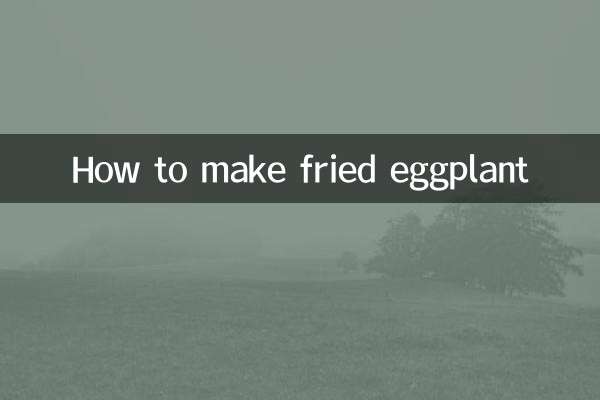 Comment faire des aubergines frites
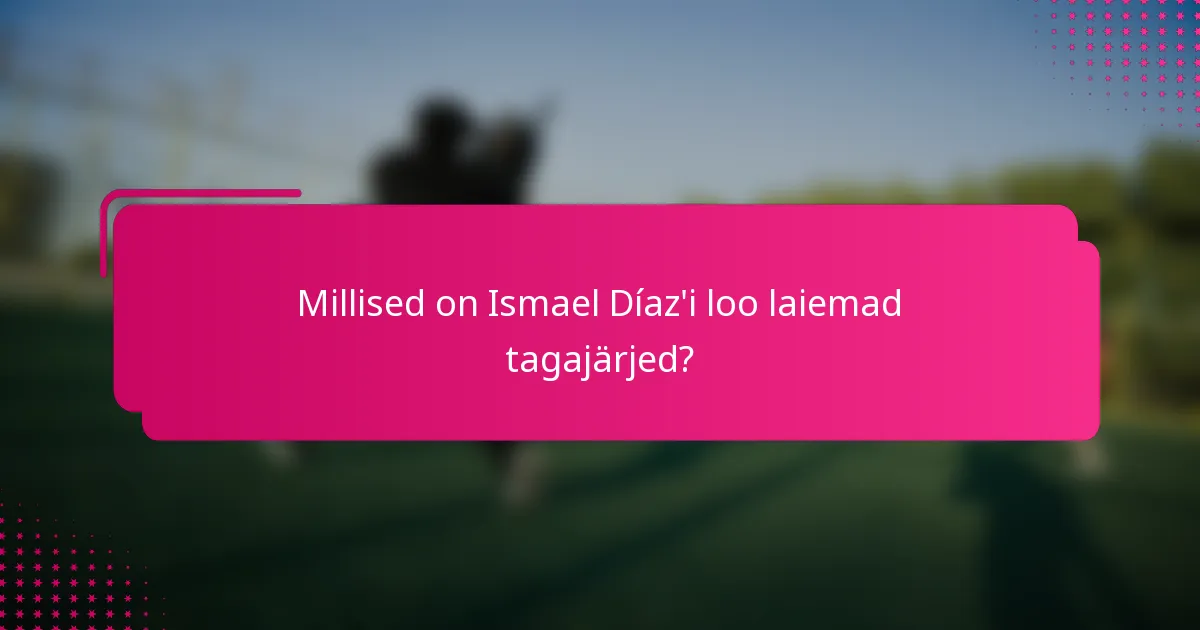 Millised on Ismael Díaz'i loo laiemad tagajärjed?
■ ■ ■
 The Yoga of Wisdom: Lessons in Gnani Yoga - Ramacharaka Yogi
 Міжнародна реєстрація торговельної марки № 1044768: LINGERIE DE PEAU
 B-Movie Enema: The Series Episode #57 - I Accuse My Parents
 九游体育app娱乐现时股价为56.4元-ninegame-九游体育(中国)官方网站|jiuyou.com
■ ■ ■
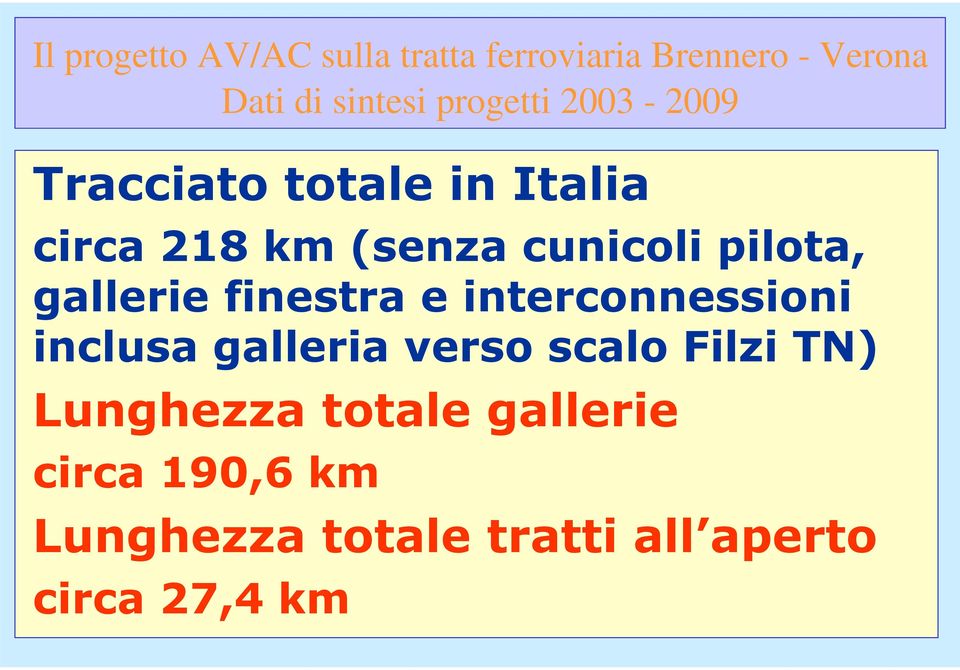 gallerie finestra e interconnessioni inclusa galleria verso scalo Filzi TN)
■ ■ ■
• Task item:
Among the entries above, copy exactly only the lines starting with the one containing "Міжнародна реєстрація торговельної" and going through the one containing "九游体育app娱乐现时股价为", both ends included.

• Expected output:
 Міжнародна реєстрація торговельної марки № 1044768: LINGERIE DE PEAU
 B-Movie Enema: The Series Episode #57 - I Accuse My Parents
 九游体育app娱乐现时股价为56.4元-ninegame-九游体育(中国)官方网站|jiuyou.com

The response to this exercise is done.